• Ziel der Aufgabe: Gib aus dem Text über Angelscheine für Holland die Stelle von „Hi ich komme“ bis einschließlich „alle tips dankbar!“ wortgetreu wieder.

• Text:
»»

# Anglescheine für holland auch in Deutschland erhältlich?



## Weed888 (25. Februar 2005)

Hi ich komme aus düren und will jetzt auch mal ausprobieren in Holland zu angeln!!! habe hier im forum jede menge über maas und seen in kerkrade gelesen!! ich persönlich würde mal gerne in flüssen ähnlich der rur angeln, auf barbe etc.. was könnt ihr mir empfehlen von düren (bei aachen) aus!?! Wo kann ich die erforderlichen scheine bekommen??? ich wäre für alle tips dankbar!


----------



## Hechthunter21 (25. Februar 2005)

*AW: Anglescheine für holland auch in Deutschland erhältlich?*

schreib mal nee PN an die Boardies

- Mr.Lepo
- the doctor
- krauhti
sind alle aus deiner Ecke...
die Helfen dir...SICHER!

*Die Scheine bekommst du nicht in Deutschland...so war es zu meiner Zeit immer!*

Petri allzeit & Rutenbruch


----------



## Weed888 (25. Februar 2005)

*AW: Anglescheine für holland auch in Deutschland erhältlich?*

danke ich versuchs mal


----------



## Angelbaby (25. Februar 2005)

««

• Datenabschnitt:

»»

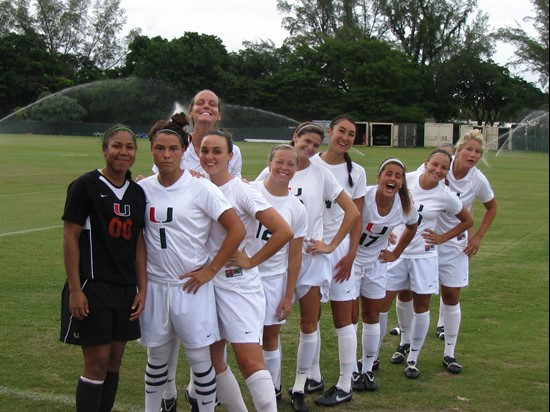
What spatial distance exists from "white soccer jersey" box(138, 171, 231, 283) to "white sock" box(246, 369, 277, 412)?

««

• Lösung zur Aufgabe:
Hi ich komme aus düren und will jetzt auch mal ausprobieren in Holland zu angeln!!! habe hier im forum jede menge über maas und seen in kerkrade gelesen!! ich persönlich würde mal gerne in flüssen ähnlich der rur angeln, auf barbe etc.. was könnt ihr mir empfehlen von düren (bei aachen) aus!?! Wo kann ich die erforderlichen scheine bekommen??? ich wäre für alle tips dankbar!